Opotiki to have new harbour – at last

An artist impression of Opotiki’s new harbour entrance may look like – with two groynes at the mouth, which will make it navigable at all tides.

It’s been 20 years in the planning, but work is finally to start on a new harbour for Opotiki, thanks to a $79.4 million Provincial Growth Fund investment announced by Infrastructure Minister Shane Jones in March.

The development of the harbour will enable large-scale commercial operations, primarily in aquaculture, to exist and support economic growth for the region. The most significant benefit to the community will be the opportunities around job creation. Jobs for the development of the harbour as well as jobs created through ongoing marine and aquaculture expansion enabled by the harbour development.

In his announcement, Shane Jones said of the 1850 jobs created from this project, 730 would be in Opotiki.

Whakatohea Pre-Settlement Claims Trust chairman Graeme Riesterer says this is a game-changer for Whakatohea and Opotiki in terms of economic development.

“The community will benefit by the creation of hundreds of new jobs and higher wages. It provides jobs for Whakatohea whanau who’ve had to leave the region, to come home to paid employment. “And for our rangatahi (children), who will now have opportunities to stay and live locally without missing out on career or development prospects.

“We know that sustainable seafood is on the rise globally, this trend supports our Mana Moana strategy for investment and growth in aquaculture initiatives to progress once the Whakatohea Settlement has been ratified by whanau, and the harbour development enables this to happen.

“We aren’t just thinking about now, this settlement is for all Whakatohea, now and in the future and the harbour development is an enabler to various economic opportunities for our Iwi,” says Graeme.

Navigable harbour

Economist Ian Dickson says the harbour development will enable a year-round navigable harbour entrance built to service large-scale commercial operations to marine farm offshore from Opotiki, in a safe and accessible way.

“A marine place of safety is essential for offshore marine farming to develop in the Eastern Bay of Plenty. It is the key piece of infrastructure that provides the backbone structure for the industry to grow on.”

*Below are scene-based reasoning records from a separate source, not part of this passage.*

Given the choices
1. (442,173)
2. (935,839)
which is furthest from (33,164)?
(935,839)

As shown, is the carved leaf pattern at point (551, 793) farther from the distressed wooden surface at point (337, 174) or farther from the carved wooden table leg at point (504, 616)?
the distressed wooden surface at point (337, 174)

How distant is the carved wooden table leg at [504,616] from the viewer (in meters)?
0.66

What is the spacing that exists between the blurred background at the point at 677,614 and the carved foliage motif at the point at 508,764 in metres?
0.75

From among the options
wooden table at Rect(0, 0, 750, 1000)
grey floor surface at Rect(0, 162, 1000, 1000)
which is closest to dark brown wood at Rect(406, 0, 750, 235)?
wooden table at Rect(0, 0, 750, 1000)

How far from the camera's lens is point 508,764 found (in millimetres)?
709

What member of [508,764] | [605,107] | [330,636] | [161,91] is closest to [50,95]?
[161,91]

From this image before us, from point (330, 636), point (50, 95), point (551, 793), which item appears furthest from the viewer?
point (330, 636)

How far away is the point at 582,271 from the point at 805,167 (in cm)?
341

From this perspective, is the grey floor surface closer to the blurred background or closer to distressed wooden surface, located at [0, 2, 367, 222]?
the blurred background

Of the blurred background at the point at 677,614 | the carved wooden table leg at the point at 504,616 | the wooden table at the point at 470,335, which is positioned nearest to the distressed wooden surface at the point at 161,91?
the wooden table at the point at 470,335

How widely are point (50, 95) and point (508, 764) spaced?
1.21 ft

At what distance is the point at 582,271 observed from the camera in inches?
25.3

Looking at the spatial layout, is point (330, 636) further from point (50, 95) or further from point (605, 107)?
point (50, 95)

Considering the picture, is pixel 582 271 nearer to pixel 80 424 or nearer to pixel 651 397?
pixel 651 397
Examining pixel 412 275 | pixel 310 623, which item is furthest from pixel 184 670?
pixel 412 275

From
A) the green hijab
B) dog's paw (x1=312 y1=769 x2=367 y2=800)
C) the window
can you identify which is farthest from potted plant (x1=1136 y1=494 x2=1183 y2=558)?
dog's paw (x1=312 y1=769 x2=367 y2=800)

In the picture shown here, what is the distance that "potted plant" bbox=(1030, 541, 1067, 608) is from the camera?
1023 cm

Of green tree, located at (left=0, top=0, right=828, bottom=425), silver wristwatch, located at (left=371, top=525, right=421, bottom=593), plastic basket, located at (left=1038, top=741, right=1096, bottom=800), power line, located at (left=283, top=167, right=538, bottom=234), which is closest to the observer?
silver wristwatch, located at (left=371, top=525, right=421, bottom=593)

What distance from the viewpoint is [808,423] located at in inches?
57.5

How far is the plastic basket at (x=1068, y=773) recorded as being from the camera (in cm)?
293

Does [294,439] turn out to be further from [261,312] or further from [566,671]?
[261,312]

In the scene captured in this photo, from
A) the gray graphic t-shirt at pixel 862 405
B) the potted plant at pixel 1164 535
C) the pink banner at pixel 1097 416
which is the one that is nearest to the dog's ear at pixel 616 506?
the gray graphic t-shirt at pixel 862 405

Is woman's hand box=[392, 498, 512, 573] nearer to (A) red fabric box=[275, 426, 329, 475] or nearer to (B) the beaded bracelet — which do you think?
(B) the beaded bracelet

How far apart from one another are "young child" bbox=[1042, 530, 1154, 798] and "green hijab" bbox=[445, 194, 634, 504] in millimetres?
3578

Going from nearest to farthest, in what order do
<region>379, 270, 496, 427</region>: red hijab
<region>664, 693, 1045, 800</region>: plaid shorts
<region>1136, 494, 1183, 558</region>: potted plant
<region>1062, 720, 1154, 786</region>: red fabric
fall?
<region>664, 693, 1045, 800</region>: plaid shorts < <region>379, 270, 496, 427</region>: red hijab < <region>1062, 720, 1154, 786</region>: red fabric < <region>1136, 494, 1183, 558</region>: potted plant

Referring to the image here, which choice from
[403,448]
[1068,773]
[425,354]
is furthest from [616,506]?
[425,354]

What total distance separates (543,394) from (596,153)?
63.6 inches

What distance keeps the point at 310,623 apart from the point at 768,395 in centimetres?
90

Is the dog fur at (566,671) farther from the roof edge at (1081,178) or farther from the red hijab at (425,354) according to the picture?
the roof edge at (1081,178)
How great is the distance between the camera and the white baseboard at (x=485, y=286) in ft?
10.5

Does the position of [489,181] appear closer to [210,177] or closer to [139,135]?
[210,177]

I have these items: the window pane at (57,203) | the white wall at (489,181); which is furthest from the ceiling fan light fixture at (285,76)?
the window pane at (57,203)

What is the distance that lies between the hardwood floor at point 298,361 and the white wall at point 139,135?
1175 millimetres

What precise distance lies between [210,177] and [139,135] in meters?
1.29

Opotiki Mayor Lyn Riesterer says the project will help unlock the full aquaculture potential on Opotiki’s doorstep.

“This decision from central government is the culmination of years of hard graft by the council, Whakatohea, private businesses and the wider community to bring this vision to reality.

“Our figures and planning have held up under intense scrutiny and we are thrilled that this is on the cusp of becoming a reality.

“We are what we like to call ‘spade-ready’. Short of having money in our account to start spending on people and materials, we are ready to go. We have the contracts and consents and the project plans. This funding is our green light.

Lyn says the harbour project is the start of a new era for her district – new jobs, new industry and a new way forward. “And we are more than ready to grab this opportunity with both hands – get our rangatahi into real, long-term and meaningful work. I can’t wait to see the innovative future we build for ourselves with this kick start.”

Former Opotiki Mayor John Forbes, who has advocated for this outcome for more than 20 years, says it is a proud moment for the whole community.


“This project is an excellent example of central, regional and local government working together in partnership with iwi, industry and private businesses to bring the best outcome not just for us here in Opotiki, but also for the region and for the nation.

“It underpins our economy. Where infrastructure goes, it enables new industry, new opportunities and growth. This project will boost NZ’s growing aquaculture industry and make us world-leaders in sustainable, high-value protein production. All in an area of provincial NZ that has a recent history of high deprivation and under employment.

“Opotiki is using this exciting piece of infrastructure to transform the social and economic future for the district,” says John.

The PGF funding is in addition to $20 million pledged by Bay of Plenty Regional Council in 2013 as part of its Regional Infrastructure Fund, which established the local and regional commitment to the project. This funding was focussed on enabling aquaculture development, export opportunities and job growth in the Opotiki and the wider EBOP.

In the years since, EBOP councils have continued to work closely and align the area’s long-term vision and regional funding projects.

Major milestone

BOPRC chairman Doug Leeder says the RIF recognises the notable economic development opportunities that this project enables. “The funding package that the Government has approved through the PGF is a major milestone for the project and one of the key conditions on BOPRC funding.

“The potential this project brings for job growth in Opotiki and the EBOP is significant. This project enables major economic and social development opportunities which have the capability to transform the wellbeing of the broader EBOP.”